Last year the son of a very important aristocrat was married in church 3 months after the civil marriage.
by Red frog (guest) rate this post as useful

. 2010/12/13 18:19
You are "expected" to, first, introduce your spouse-to-be to each other's parents to ask for approval, then start doing the arrangements such as booking ceremonial halls, banquettes, costumes, new home, honeymoon, sending invitations etc. as you do the engagement ceremony, and then several months later you have the wedding ceremony and banquette on the same day, and the legal registration is usually done a day before that or so, because the day after the ceremony is the day you depart for your honeymoon, and they you start living together for the first time. And then sooner or later you get pregnant, but it better be after the honeymoon.

If the procedure is not done in this order for no special reason, the couple may be frowned at somewhere by someone and therefore things may not go as smoothly as they should.

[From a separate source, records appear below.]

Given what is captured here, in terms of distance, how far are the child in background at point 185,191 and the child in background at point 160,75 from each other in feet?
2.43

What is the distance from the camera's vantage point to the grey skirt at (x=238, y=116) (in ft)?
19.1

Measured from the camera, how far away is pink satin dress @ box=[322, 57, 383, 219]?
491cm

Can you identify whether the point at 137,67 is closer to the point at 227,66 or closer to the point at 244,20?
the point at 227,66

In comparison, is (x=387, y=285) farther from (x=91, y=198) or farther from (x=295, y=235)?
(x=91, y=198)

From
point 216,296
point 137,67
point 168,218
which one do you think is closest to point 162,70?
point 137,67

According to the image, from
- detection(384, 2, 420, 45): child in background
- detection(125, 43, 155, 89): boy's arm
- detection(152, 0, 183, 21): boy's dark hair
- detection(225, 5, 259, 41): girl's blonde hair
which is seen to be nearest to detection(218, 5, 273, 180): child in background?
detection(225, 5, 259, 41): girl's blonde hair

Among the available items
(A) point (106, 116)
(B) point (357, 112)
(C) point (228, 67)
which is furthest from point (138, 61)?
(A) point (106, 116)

That said, I just read a newspaper article yesterday that about 40% of married couples today get pregnant before they get married. In those cases, typicall, you get unexpectedly pregnant, then you find a good way to confess this to each other's parents, then you get legally married ASAP, and then if you're not too busy with raising the baby, you have the wedding ceremony and honeymoon. But a lot of couples have the ceremony about a year later when the baby is easier to babysit.

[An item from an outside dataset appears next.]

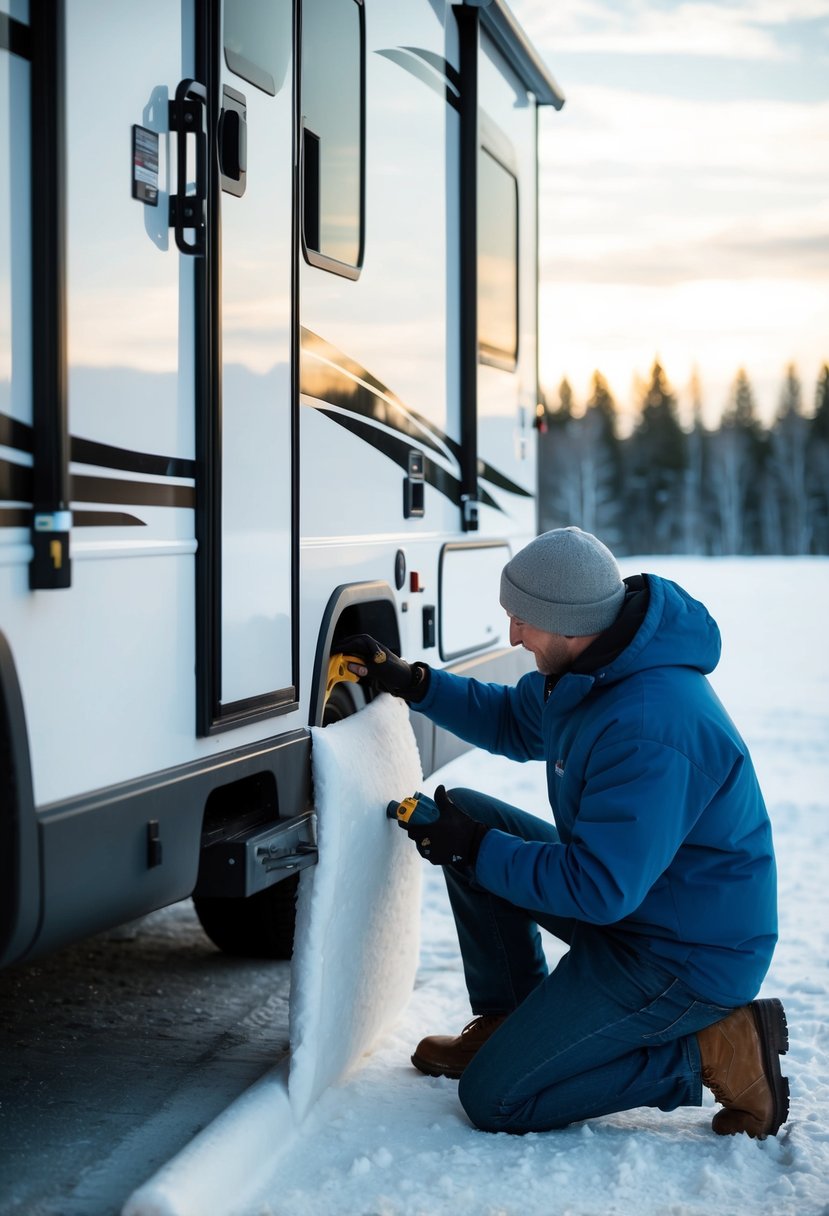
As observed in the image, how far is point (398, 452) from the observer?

I have the impression that a lot of couples who don't do the ceremony right after the legal registeration, sort of end up not doing the ceremony at all for the rest of their lives.

Either way, although the ceremony or honeymoon may come quite later due to circumstances, there is no reason for a couple to get legally married without introducing the partner to the parents, so if the legal marriage is done without the knowledge of the parents, they're going to have a hard time for decades.
by Uco (guest) rate this post as useful

time lag 2010/12/13 18:32
My sister-in-law and her husband submitted their papers in June and had their ceremony in November, we submitted the papers in September and had the ceremony the next June- a large gap isn't that unusual here. Most of my friends though have had their ceremony within a week or so of submitting the documents, or as Uco said, not had a ceremony more than a year later and possibly won't have one at all.

None of my friends so far have had a dekichatta kekkon (and we didn't!) so I'm surprised to hear that the percentage is as high as 40%, although it does seem quite possible.